米国株式、全世界株式、どっちを選ぶ?
登録者22万人以上を数える、人気投資系YouTubeチャンネル『つみたてシータ』やブログ『つみたてシータ』を運営する、シータさんインタビューの中編をお届けします。インデックス投資を始めるとき、ほとんどの人が悩むのが「米国株式」か「全世界株式」、どちらを選ぶかです。
今回はそのテーマを中心にインデックスファンドの選び方、さらにはご自身の運用成績についても聞きました。
米国株は本当に最強なのか?
──2019年1月につみたてNISA(ニーサ:少額投資非課税制度)を始めたとのことですが、どんな銘柄に投資しているんですか。
最初は2つの銘柄に分けていました。「eMAXIS Slim先進国株式」と「eMAXIS Slim新興国株式」です。ただし、その二つをずっと積み立てていたわけではなく、半年後、「eMAXIS Slim米国株式」に、さらに今年9月には「eMAXIS Slim全世界株式(オールカントリー)」に乗り換えました。
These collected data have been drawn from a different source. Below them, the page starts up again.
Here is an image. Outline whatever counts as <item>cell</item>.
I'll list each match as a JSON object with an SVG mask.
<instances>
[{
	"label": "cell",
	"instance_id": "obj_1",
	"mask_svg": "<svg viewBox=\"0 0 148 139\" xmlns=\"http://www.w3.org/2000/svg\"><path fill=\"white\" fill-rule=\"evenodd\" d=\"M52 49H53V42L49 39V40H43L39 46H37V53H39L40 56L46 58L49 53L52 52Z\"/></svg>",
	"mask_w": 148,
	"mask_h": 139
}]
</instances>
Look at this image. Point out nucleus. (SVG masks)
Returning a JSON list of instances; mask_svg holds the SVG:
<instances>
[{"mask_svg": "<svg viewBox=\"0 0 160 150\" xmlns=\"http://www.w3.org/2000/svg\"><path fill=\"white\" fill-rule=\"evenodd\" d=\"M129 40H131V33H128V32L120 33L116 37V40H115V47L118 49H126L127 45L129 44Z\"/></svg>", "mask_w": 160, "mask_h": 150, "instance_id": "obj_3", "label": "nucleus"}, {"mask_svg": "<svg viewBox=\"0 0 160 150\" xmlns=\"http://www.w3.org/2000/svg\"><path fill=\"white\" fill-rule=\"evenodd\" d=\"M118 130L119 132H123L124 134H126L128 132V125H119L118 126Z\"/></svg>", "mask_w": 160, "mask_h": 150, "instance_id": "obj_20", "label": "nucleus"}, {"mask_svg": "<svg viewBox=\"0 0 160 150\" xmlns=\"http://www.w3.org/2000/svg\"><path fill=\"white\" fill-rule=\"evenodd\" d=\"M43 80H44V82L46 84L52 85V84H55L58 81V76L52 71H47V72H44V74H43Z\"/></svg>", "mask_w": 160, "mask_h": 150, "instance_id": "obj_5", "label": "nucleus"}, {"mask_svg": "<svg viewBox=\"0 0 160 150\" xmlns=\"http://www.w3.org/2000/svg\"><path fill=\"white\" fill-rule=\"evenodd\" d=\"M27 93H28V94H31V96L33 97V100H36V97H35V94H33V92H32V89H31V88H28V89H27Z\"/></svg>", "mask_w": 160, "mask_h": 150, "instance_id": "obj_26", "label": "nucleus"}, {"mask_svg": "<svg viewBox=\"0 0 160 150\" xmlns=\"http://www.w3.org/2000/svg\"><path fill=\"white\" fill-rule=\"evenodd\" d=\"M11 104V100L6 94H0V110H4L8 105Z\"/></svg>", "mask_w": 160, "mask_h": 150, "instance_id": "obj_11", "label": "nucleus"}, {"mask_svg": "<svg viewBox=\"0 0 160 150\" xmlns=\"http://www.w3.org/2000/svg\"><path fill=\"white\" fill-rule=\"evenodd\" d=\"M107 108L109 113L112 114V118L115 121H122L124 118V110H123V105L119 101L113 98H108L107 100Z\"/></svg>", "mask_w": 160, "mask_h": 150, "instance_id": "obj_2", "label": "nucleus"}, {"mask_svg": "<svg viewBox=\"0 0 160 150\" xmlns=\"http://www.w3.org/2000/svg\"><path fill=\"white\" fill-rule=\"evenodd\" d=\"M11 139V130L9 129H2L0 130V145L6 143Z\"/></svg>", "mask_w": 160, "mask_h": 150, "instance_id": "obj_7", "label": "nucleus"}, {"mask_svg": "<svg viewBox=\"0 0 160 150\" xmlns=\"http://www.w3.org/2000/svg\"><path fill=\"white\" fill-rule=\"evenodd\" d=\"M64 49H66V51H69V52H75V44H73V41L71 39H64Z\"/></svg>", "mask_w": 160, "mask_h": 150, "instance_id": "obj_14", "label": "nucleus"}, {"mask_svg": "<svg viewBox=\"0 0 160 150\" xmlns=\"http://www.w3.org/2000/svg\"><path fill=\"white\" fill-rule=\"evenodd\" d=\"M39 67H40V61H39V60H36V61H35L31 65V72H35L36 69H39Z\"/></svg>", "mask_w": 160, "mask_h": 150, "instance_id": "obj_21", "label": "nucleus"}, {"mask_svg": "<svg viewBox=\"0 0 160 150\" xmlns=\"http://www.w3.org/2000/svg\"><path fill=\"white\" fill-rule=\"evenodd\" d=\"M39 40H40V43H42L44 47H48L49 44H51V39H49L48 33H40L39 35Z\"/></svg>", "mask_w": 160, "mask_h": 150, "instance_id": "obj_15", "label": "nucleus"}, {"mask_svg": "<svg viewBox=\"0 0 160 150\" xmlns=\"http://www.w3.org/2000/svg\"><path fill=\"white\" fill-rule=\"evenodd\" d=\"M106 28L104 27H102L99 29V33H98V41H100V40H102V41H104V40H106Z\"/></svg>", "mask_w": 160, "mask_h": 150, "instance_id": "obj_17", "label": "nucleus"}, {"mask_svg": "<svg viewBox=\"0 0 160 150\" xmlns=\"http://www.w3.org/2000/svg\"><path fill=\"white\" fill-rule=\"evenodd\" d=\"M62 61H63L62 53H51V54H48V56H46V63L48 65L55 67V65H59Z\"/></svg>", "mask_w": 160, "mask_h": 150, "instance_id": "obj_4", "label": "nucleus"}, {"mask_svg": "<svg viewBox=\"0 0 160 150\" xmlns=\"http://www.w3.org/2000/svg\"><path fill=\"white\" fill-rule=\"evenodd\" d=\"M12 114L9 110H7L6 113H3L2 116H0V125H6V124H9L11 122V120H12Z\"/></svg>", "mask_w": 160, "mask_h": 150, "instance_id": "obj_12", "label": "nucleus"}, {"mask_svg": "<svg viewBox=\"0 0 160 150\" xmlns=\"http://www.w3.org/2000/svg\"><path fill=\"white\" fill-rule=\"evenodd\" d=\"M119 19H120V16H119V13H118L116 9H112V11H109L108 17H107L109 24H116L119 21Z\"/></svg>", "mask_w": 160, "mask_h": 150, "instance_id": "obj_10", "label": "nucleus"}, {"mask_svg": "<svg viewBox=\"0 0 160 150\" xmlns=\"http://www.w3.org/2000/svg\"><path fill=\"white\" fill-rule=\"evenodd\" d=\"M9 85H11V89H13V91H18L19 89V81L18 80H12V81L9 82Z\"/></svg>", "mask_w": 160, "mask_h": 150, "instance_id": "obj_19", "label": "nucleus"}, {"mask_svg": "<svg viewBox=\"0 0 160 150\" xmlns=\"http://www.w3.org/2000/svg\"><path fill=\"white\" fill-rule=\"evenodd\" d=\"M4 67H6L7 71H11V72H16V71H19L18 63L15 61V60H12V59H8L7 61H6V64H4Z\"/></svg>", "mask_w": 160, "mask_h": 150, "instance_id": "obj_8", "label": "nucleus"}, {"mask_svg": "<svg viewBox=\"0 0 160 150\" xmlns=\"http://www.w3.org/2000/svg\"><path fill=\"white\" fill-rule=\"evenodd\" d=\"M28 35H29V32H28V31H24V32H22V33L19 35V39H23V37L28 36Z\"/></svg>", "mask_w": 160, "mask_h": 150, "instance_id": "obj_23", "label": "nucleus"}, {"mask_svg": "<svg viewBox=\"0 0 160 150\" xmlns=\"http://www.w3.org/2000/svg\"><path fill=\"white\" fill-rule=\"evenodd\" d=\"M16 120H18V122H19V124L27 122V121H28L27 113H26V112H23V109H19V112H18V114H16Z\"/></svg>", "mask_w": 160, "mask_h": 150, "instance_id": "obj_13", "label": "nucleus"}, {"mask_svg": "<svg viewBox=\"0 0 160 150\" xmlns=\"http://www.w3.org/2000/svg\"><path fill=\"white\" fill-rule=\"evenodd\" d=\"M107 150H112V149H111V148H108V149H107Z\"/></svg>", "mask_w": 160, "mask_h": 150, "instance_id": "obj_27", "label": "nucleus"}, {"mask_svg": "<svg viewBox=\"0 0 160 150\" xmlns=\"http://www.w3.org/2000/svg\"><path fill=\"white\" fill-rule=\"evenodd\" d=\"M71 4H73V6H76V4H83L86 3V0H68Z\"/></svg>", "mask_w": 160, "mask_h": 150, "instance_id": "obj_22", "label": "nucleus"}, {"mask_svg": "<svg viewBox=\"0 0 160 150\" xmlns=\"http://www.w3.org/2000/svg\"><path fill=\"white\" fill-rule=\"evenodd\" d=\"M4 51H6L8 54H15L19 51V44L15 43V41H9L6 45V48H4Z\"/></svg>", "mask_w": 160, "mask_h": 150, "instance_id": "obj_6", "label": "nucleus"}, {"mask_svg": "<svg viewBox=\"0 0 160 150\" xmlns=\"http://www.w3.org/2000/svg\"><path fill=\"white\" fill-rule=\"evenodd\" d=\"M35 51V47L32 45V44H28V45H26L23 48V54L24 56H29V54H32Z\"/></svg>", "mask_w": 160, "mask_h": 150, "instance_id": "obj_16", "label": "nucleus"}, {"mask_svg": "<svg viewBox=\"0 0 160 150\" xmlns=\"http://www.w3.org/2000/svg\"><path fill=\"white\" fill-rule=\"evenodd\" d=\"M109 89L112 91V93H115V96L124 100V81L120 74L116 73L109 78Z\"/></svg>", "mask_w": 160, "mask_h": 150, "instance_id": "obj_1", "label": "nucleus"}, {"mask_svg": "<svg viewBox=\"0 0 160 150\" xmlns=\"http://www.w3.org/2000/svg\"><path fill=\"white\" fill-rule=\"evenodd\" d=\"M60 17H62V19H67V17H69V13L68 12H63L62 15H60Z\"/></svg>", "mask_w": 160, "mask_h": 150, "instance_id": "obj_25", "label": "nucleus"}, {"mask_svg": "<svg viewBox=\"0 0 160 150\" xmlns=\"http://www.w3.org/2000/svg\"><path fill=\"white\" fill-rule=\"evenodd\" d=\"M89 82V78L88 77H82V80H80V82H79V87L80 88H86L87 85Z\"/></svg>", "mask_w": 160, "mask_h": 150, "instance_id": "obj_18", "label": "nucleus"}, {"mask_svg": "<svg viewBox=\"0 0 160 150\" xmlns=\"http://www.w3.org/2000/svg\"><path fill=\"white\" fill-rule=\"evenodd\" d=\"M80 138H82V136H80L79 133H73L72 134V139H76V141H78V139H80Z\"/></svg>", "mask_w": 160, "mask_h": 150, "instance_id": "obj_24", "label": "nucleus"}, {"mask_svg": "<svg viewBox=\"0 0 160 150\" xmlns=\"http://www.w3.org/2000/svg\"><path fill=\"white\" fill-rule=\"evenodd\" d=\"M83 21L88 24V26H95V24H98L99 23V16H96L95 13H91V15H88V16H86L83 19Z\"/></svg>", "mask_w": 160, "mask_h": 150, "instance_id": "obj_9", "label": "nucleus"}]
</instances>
──「eMAXIS Slim」シリーズの中で投資先を変えているわけですね。
一般NISAの頃は「ニッセイ」の外国株ファンドや「iFree」シリーズも持っていましたが、最近は「eMAXIS Slim」シリーズをメインにしています。信託報酬が安いですし。
──なぜ乗り換えたのですか。
何に投資すれば高いリターンが期待できるか考えた結果、「先進国株式」と「新興国株式」を選んだのですが、その後、米国株について調べたところ、その強さに惚れこんでしまいました。それで、やっぱり米国株に集中投資することにしたんです。
──でも、最近、「米国株式」から「全世界株式」に変えたんですよね。
米国株に見切りをつけたとか、そういうわけではなく、米国株一辺倒になるのはどうかという思いを抱くようになったんです。たしかに米国株は優秀だと思います。
とくにリーマンショック以降は絶好調で、米国の株式指数であるS&P500の直近10年間の年率リターンは13.5%に及びます。世界の経済成長率は5%程度ですから、驚異的ともいえる伸び率を示しています。
──10年前、S&P500連動のファンドを買っていたらスゴイことになっていたでしょうね。
1,000万円投資していたら3,500万円になっている計算です。その恩恵にあずかった人もたくさんいるはずです。
──それでもシータさんは「全世界株式」に乗り換えたのはなぜですか?
それには、きっかけがあるんです。僕が会社を辞めた後、時間的に余裕が生まれ、銘柄研究がしやすくなったので、米国個別株の成長株投資も始めました。昨年はすごく好調だったんです。
投資金額がしれているので、大もうけしたわけではありませんが、一時は2倍から3倍に増やすことができました。ところが、今年の前半に、成長株が大きく下落する局面があり、その時期にはピークから5割近く資産が減少しました。それで、高いリターンだけでなく、リスクを下げることもやっぱり重要だなと、改めて考えるようになったんです。
──それは個別株だから、という理由ではないのでしょうか?
もちろんそうです。僕が買った銘柄は暴落しましたが、すべての銘柄が下落したわけではありません。
ただ、過去を振り返ると、米国の株式指数が低迷していた時期もあります。例えば2000年から2010年の10年間を見ると、リーマンショックをはさんだ時期だけに、年率リターンはマイナスです。
──2000年に1,000万円投資していたら、10年後には1,000万円を割っていたことになりますね。
はい。直近10年で見ると年率13.5%でも、これからの10年はどう転ぶかわからない。2000年代のようにマイナスになることもありえます。だから、1つの国を過信するのをやめて、どの国が不調になったとしても大ダメージを受けないよう、方向修正をしたんです。